John F. Auer (1866 – March 28, 1951) was a sailor in the United States Navy who was one of 193 people received the Medal of Honor in non-combat events, a practice no longer authorized by law, and one of only 3,449 recipients of the award.

==Early life and naval service==
Auer was born in 1866 in Nyack, New York, the fifth of five children of Joseph Auer, a stable owner and harness maker. When he was sixteen years old, Auer joined the United States Navy because he wanted to see the world. After completing basic training he was assigned to the , the flagship of the European Squadron as a Seaman Apprentice. On November 20, 1883, while the Lancaster was in port in Marseille, France, a young Frenchman who was on a stone pier astern of the Lancaster fell overboard, and disappeared below the water twice.
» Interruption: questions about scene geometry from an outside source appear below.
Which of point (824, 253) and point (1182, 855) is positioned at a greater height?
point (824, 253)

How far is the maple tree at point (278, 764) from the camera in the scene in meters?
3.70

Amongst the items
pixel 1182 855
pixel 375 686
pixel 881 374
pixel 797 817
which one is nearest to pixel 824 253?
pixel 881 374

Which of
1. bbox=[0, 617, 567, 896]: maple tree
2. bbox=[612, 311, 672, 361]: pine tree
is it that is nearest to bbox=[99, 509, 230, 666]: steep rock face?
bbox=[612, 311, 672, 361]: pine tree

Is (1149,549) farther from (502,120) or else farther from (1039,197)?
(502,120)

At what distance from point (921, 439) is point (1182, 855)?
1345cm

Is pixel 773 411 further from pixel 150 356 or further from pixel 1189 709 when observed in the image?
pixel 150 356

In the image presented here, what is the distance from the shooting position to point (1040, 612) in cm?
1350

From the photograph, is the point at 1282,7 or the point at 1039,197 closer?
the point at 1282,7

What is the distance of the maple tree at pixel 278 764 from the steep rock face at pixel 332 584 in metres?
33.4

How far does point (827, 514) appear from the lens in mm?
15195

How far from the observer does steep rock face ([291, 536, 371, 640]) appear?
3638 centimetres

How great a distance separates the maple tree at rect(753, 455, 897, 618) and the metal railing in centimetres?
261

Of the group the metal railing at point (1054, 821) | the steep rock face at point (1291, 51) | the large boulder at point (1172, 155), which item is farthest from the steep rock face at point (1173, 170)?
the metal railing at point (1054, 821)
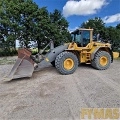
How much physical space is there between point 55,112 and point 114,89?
2044mm

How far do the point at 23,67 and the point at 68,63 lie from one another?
1.81 metres

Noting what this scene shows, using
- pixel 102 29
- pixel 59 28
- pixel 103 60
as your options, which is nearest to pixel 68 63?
pixel 103 60

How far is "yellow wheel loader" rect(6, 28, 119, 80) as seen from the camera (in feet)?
19.4

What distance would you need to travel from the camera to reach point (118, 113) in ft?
10.9

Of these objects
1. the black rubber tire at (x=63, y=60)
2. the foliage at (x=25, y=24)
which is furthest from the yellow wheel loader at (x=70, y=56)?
the foliage at (x=25, y=24)

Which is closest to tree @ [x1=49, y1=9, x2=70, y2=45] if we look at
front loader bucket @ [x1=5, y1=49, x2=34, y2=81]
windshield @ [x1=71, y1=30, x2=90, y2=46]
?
windshield @ [x1=71, y1=30, x2=90, y2=46]

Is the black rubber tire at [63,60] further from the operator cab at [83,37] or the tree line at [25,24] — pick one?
the tree line at [25,24]

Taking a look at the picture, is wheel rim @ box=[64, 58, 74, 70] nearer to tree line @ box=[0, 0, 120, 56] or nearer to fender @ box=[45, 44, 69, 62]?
fender @ box=[45, 44, 69, 62]

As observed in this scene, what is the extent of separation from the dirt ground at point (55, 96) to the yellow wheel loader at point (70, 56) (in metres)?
0.42

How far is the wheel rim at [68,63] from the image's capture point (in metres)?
6.56

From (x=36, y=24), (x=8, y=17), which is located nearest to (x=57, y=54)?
(x=36, y=24)

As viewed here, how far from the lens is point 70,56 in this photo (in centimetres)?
663

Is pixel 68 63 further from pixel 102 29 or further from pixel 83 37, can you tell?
pixel 102 29

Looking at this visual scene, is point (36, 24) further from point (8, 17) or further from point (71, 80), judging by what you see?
point (71, 80)
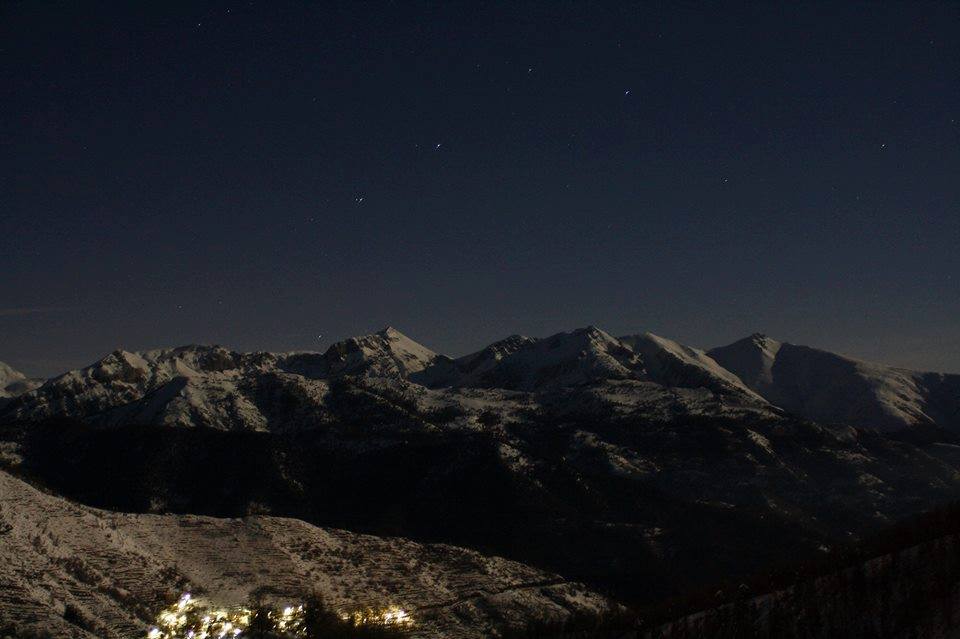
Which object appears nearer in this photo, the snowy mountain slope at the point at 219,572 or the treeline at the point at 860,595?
the treeline at the point at 860,595

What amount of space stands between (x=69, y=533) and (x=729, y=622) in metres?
71.1

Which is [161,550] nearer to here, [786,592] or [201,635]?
[201,635]

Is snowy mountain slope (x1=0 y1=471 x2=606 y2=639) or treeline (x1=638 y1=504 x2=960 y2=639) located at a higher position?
treeline (x1=638 y1=504 x2=960 y2=639)

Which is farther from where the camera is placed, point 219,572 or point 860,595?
point 219,572

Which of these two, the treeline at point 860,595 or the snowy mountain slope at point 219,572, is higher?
the treeline at point 860,595

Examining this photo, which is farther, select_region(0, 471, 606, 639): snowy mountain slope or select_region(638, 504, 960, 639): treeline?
select_region(0, 471, 606, 639): snowy mountain slope

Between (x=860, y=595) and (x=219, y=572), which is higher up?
(x=860, y=595)

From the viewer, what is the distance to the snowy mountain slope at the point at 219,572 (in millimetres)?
62562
Seeing him, and realizing that the boy could not swim, Auer jumped into the water together with Boatswain's Mate Matthew Gillick, and they were able to rescue the boy. For their heroism, both Auer and Gillick were awarded the United States' highest military decoration for gallantry, the Medal of Honor, on February 2, 1884. Before Seaman Auer left the Navy, the medal was stolen, though he wore the ribbon (and retained the citation) until his final years.

==Later life==
Auer served in the Navy for five years, after which he returned to his native Nyack. He worked as a letter carrier at Nyack's post office, and kept the same route for over twenty years. Auer died on March 28, 1951.

==Medal of Honor citation==
Rank and organization: Ordinary Seaman Apprentice, U.S. Navy. Born: 1866, New York. Accredited to: New York.

Citation:
On board the U.S.S. Lancaster, Marseille, France, 20 November 1883. Jumping overboard, Auer rescued from drowning a French lad who had fallen into the sea from a stone pier astern of the ship.